◆ **Задание 1**:
Выпишите из текста об Ибсене и «Пер Гюнте» имена всех реальных людей, которых он называет. Литературных персонажей не включайте.
◆ **Задание 2**:
Перепишите без изменений часть текста об Ибсене и «Пер Гюнте», которая начинается со слов «Если бы Генрик» и заканчивается словами «популярными в Европе.».

◆ **Отрывок текста**:
Бородатые парни, иные за тридцать,
Рядом с теми собрались учиться,
У кого лишь семнадцать лет за спиной
И кто весел, как воробьи весной.
Моряки, что бросили школу и дом,
Чтоб искать приключений в краю чужом, —
Их нежданная жажда в пути истомила:
Озарить светом мысли все, что есть и что было.
Купцы, что читали книги тайком
За прилавком – и разорились потом,
И стали, банкроты, учиться «в кредит»…[23]
 
   В дальнейшем Ибсен стал ведущим драматургом театра в Бергене, а затем и Национального норвежского театра. Это не принесло ему твердых доходов. Тогда он уехал в Италию, где и создал знаменитую пьесу «Пер Гюнт» (1864). В ней, как нам кажется, представлен подлинный лик западного мира в образе полулюдей-полутроллей. Возможно, именно поэтому многие выдающиеся скандинавы вначале отнеслись очень сдержанно к этому произведению. А писатель Г. X. Андерсен даже называл его худшей из прочитанных книг, композитор Григ долго откладывал написание музыки к пьесе, и решил взяться за нее только из-за гонорара. Пер Гюнт – скиталец, скандинавский Чайльд-Гарольд. Этот эльф знаний стремился вырваться из убогого мирка окружавшей его действительности. Загляните в его душу и вы узрите там талантливого учителя и ученика одновременно. Так, он говорит, обращаясь к героине:
 
Душу дам тебе и знанье,
Коли есть на то желанье.
Чуть зажжется в отдаленье
Дня багряное сиянье,
Я возьму тебя в ученье
И примусь за воспитанье…[24]
 
   Если бы Генрик Ибсен оставил нам (совместно с Григом) лишь одну песню Сольвейг, невообразимо печальную и одновременно сладостную мелодию любви, то и тогда норвежцы навсегда бы завоевали наши сердца… Но в Пер Гюнте им был воплощен образ Вечного Ученика, что скитается по миру, как мы бы сказали, в страстном желании овладеть сокровищами мировой культуры. Он жаждет увидеть Египет и Ассирию, узреть знаменитые пирамиды и колосс Мемнона, пойти за Черное море, направиться прямиком к Трое и бессмертным Афинам, увидеть Фермопилы, где пал Леонид и его герои, узнать древних философов и тюрьму, где сгубили Сократа. Что же это еще как не жажда познаний, трансформирующаяся в новом веке в нечто уродливое: в желание запродать душу дьяволу ради прибыли! Итак, в Норвегии в последней трети XIX в. возникла мощная культура и реалистическая литература, становившиеся популярными в Европе.

◆ **Выдержки из данных**:
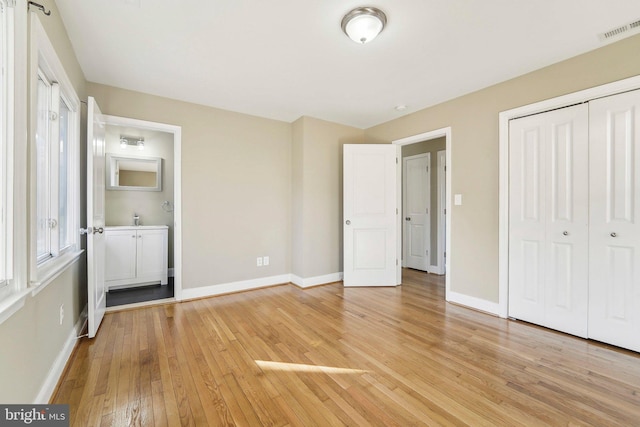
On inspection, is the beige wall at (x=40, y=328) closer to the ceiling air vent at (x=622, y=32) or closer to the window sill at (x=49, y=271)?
the window sill at (x=49, y=271)

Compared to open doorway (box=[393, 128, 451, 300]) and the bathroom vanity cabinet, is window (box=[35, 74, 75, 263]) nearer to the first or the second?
Answer: the bathroom vanity cabinet

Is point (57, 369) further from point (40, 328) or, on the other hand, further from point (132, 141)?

◆ **Ответ 1**:
Генрик Ибсен, Г. X. Андерсен, Григ, Леонид, Сократ

◆ **Ответ 2**:
Если бы Генрик Ибсен оставил нам (совместно с Григом) лишь одну песню Сольвейг, невообразимо печальную и одновременно сладостную мелодию любви, то и тогда норвежцы навсегда бы завоевали наши сердца… Но в Пер Гюнте им был воплощен образ Вечного Ученика, что скитается по миру, как мы бы сказали, в страстном желании овладеть сокровищами мировой культуры. Он жаждет увидеть Египет и Ассирию, узреть знаменитые пирамиды и колосс Мемнона, пойти за Черное море, направиться прямиком к Трое и бессмертным Афинам, увидеть Фермопилы, где пал Леонид и его герои, узнать древних философов и тюрьму, где сгубили Сократа. Что же это еще как не жажда познаний, трансформирующаяся в новом веке в нечто уродливое: в желание запродать душу дьяволу ради прибыли! Итак, в Норвегии в последней трети XIX в. возникла мощная культура и реалистическая литература, становившиеся популярными в Европе.